Passage shown –
— Begin —
If we are going to set one initial window for all, we make the
assumption that it works reasonably well for ALL. If we make it dynamic,
why does it suddenly have to be per destination?

Why can't it be just a single variable (or per actual routing table
entry, just to ignore connections to localhost, distinguish local lan
etc) that starts at some value, is incremented once a month and is
decremented if more than whatever number of clients the server owner is
happy to induce IW losses for, experiences them.

The state required to track this is simple enough that it can be
saved/restored at shutdown/boot. Tracking i imagine takes two integers
per possible IW: the number of connection attempts with that particular
IW and another for the experienced losses with that IW. i'm sure clever
people can come up with more compact representations.

I like Joe's proposal and while I agree we don't have any evidence on
how well such a thing would work in practice, I definitely don't think
it is automatically worse than just saying "IW is 10 until the next time
we start fighting over it".

	Aki

On Fri, 2010-11-19 at 10:48 -0800, Joe Touch wrote:
> Hi, Jerry,
> 
> The reasons you give for this all being too complex to deploy are great 
> reasons we cannot afford to take a risk on IW=10.
> 
> If you can't monitor it and tell us whether it works, you're seriously 
> asking us to just do it anyway, blindly?
> 
> Joe
> 
> On 11/19/2010 10:45 AM, Jerry Chu wrote:
> > On Fri, Nov 19, 2010 at 10:21 AM, Joe Touch<touch@isi.edu>  wrote:
> >>
> >>
> >> On 11/19/2010 9:58 AM, Jerry Chu wrote:
> >>>
> >>> Hi Joe,
> >>>
> >>> On Fri, Nov 19, 2010 at 9:23 AM, Joe Touch<touch@isi.edu>    wrote:
> >>>>
> >>>> Hi, Jerry (et al.),
> >>>>
> >>>> The logic here is astounding.
> >>>>
> >>>> We can't use a reactive system because it would make the wrong decision,
> >>>> and
> >>>> potentially treat all endpoints the wrong way.
— End —
Given material –
— Begin —
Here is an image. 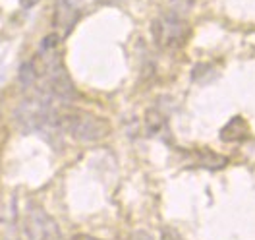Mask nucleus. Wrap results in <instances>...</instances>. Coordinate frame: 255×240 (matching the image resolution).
<instances>
[{"label": "nucleus", "instance_id": "f257e3e1", "mask_svg": "<svg viewBox=\"0 0 255 240\" xmlns=\"http://www.w3.org/2000/svg\"><path fill=\"white\" fill-rule=\"evenodd\" d=\"M56 128H60L72 140L81 142V144L103 142L111 134L109 120L89 111L58 112L56 114Z\"/></svg>", "mask_w": 255, "mask_h": 240}, {"label": "nucleus", "instance_id": "f03ea898", "mask_svg": "<svg viewBox=\"0 0 255 240\" xmlns=\"http://www.w3.org/2000/svg\"><path fill=\"white\" fill-rule=\"evenodd\" d=\"M151 35H153L155 45L160 50L176 52V50L186 47V43H188L191 35V27L186 21V17L176 16L172 12H164V14H160L153 19Z\"/></svg>", "mask_w": 255, "mask_h": 240}, {"label": "nucleus", "instance_id": "7ed1b4c3", "mask_svg": "<svg viewBox=\"0 0 255 240\" xmlns=\"http://www.w3.org/2000/svg\"><path fill=\"white\" fill-rule=\"evenodd\" d=\"M23 233L29 240H64L62 231L47 209L29 202L23 213Z\"/></svg>", "mask_w": 255, "mask_h": 240}, {"label": "nucleus", "instance_id": "20e7f679", "mask_svg": "<svg viewBox=\"0 0 255 240\" xmlns=\"http://www.w3.org/2000/svg\"><path fill=\"white\" fill-rule=\"evenodd\" d=\"M85 0H56V12H54V25L68 33L74 23L80 19L81 8Z\"/></svg>", "mask_w": 255, "mask_h": 240}, {"label": "nucleus", "instance_id": "39448f33", "mask_svg": "<svg viewBox=\"0 0 255 240\" xmlns=\"http://www.w3.org/2000/svg\"><path fill=\"white\" fill-rule=\"evenodd\" d=\"M221 140L226 144H234V142H244L250 138V126L242 116H234L228 120V124L221 130Z\"/></svg>", "mask_w": 255, "mask_h": 240}, {"label": "nucleus", "instance_id": "423d86ee", "mask_svg": "<svg viewBox=\"0 0 255 240\" xmlns=\"http://www.w3.org/2000/svg\"><path fill=\"white\" fill-rule=\"evenodd\" d=\"M193 157H195V161H197V165H199V167H203V169H211V171L223 169V167L228 165V157L215 153L213 149H199V151H195V153H193Z\"/></svg>", "mask_w": 255, "mask_h": 240}, {"label": "nucleus", "instance_id": "0eeeda50", "mask_svg": "<svg viewBox=\"0 0 255 240\" xmlns=\"http://www.w3.org/2000/svg\"><path fill=\"white\" fill-rule=\"evenodd\" d=\"M145 128L149 132V136H155V138H162V134H168L166 118L157 109H149L147 111V114H145Z\"/></svg>", "mask_w": 255, "mask_h": 240}, {"label": "nucleus", "instance_id": "6e6552de", "mask_svg": "<svg viewBox=\"0 0 255 240\" xmlns=\"http://www.w3.org/2000/svg\"><path fill=\"white\" fill-rule=\"evenodd\" d=\"M195 0H170V12L176 14V16H186L188 12L191 10Z\"/></svg>", "mask_w": 255, "mask_h": 240}, {"label": "nucleus", "instance_id": "1a4fd4ad", "mask_svg": "<svg viewBox=\"0 0 255 240\" xmlns=\"http://www.w3.org/2000/svg\"><path fill=\"white\" fill-rule=\"evenodd\" d=\"M128 240H155V239H153L149 233H145V231H135Z\"/></svg>", "mask_w": 255, "mask_h": 240}, {"label": "nucleus", "instance_id": "9d476101", "mask_svg": "<svg viewBox=\"0 0 255 240\" xmlns=\"http://www.w3.org/2000/svg\"><path fill=\"white\" fill-rule=\"evenodd\" d=\"M160 240H180V237L176 235L174 231H168V229H164V231H162V235H160Z\"/></svg>", "mask_w": 255, "mask_h": 240}, {"label": "nucleus", "instance_id": "9b49d317", "mask_svg": "<svg viewBox=\"0 0 255 240\" xmlns=\"http://www.w3.org/2000/svg\"><path fill=\"white\" fill-rule=\"evenodd\" d=\"M99 4H105V6H114V4H120V2H124V0H97Z\"/></svg>", "mask_w": 255, "mask_h": 240}, {"label": "nucleus", "instance_id": "f8f14e48", "mask_svg": "<svg viewBox=\"0 0 255 240\" xmlns=\"http://www.w3.org/2000/svg\"><path fill=\"white\" fill-rule=\"evenodd\" d=\"M74 240H101V239H95V237H91V235H76Z\"/></svg>", "mask_w": 255, "mask_h": 240}, {"label": "nucleus", "instance_id": "ddd939ff", "mask_svg": "<svg viewBox=\"0 0 255 240\" xmlns=\"http://www.w3.org/2000/svg\"><path fill=\"white\" fill-rule=\"evenodd\" d=\"M37 2H39V0H21V6H23V8H31L33 4H37Z\"/></svg>", "mask_w": 255, "mask_h": 240}]
</instances>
— End —
Given instruction –
Rewrite everything in the email about the initial window from "Why can't it" down to "for, experiences them.", using "week" wherever "month" appears.

The result –
Why can't it be just a single variable (or per actual routing table
entry, just to ignore connections to localhost, distinguish local lan
etc) that starts at some value, is incremented once a week and is
decremented if more than whatever number of clients the server owner is
happy to induce IW losses for, experiences them.